Begin
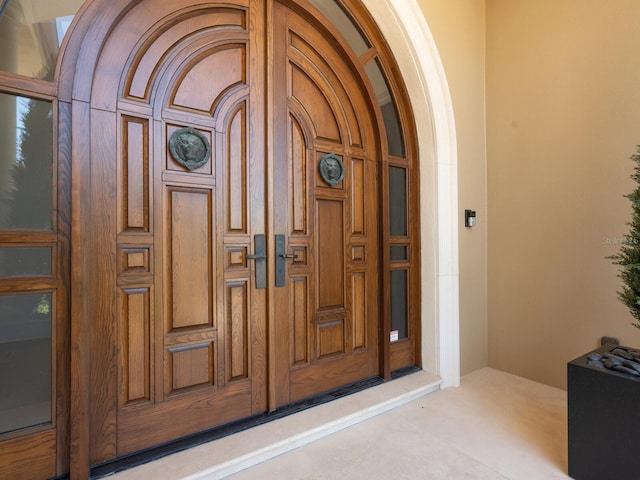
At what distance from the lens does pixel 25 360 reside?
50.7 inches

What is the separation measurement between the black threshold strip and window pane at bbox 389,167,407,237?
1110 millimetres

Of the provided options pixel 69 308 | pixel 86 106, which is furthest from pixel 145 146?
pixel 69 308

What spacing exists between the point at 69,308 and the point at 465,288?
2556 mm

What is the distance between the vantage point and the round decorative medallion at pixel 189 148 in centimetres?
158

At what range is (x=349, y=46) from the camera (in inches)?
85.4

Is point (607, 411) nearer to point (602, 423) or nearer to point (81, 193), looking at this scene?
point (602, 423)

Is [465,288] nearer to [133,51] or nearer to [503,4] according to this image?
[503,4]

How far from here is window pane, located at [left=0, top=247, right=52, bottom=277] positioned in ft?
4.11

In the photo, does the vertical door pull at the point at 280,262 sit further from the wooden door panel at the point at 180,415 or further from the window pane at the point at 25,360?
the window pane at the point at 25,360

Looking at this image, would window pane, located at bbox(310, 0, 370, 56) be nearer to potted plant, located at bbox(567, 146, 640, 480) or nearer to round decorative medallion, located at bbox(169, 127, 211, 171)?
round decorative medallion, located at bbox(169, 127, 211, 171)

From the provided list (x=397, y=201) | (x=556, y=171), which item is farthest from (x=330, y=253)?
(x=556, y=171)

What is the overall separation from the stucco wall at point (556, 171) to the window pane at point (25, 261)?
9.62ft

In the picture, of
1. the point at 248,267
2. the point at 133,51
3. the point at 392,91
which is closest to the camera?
End
SET EXERCISE
Print out the whole of the material word for word, without pictures.

FULL OUTPUT
At what distance from the lens does pixel 25 360 reside?
50.7 inches

What is the separation measurement between the black threshold strip and window pane at bbox 389,167,407,237?
1110 millimetres

Of the provided options pixel 69 308 | pixel 86 106, which is furthest from pixel 145 146?
pixel 69 308

What spacing exists between the point at 69,308 and the point at 465,288?
2556 mm

What is the distance between the vantage point and the round decorative medallion at pixel 189 148 in centimetres?
158

At what range is (x=349, y=46) from the camera (in inches)?
85.4

Is point (607, 411) nearer to point (602, 423) or nearer to point (81, 193), looking at this scene?
point (602, 423)

Is [465,288] nearer to [133,51] or nearer to [503,4] according to this image?
[503,4]

How far from here is window pane, located at [left=0, top=247, right=52, bottom=277] positioned in ft?
4.11

In the photo, does the vertical door pull at the point at 280,262 sit further from the wooden door panel at the point at 180,415 or further from the window pane at the point at 25,360?
the window pane at the point at 25,360

Looking at this image, would window pane, located at bbox(310, 0, 370, 56) be nearer to potted plant, located at bbox(567, 146, 640, 480) or nearer to round decorative medallion, located at bbox(169, 127, 211, 171)?
round decorative medallion, located at bbox(169, 127, 211, 171)

From the provided list (x=397, y=201) | (x=556, y=171), which item is farthest from (x=330, y=253)?
(x=556, y=171)

What is the overall separation from the stucco wall at point (556, 171) to the window pane at point (25, 261)?
9.62ft

In the picture, of
1. the point at 248,267
2. the point at 133,51
3. the point at 392,91
which is closest to the camera?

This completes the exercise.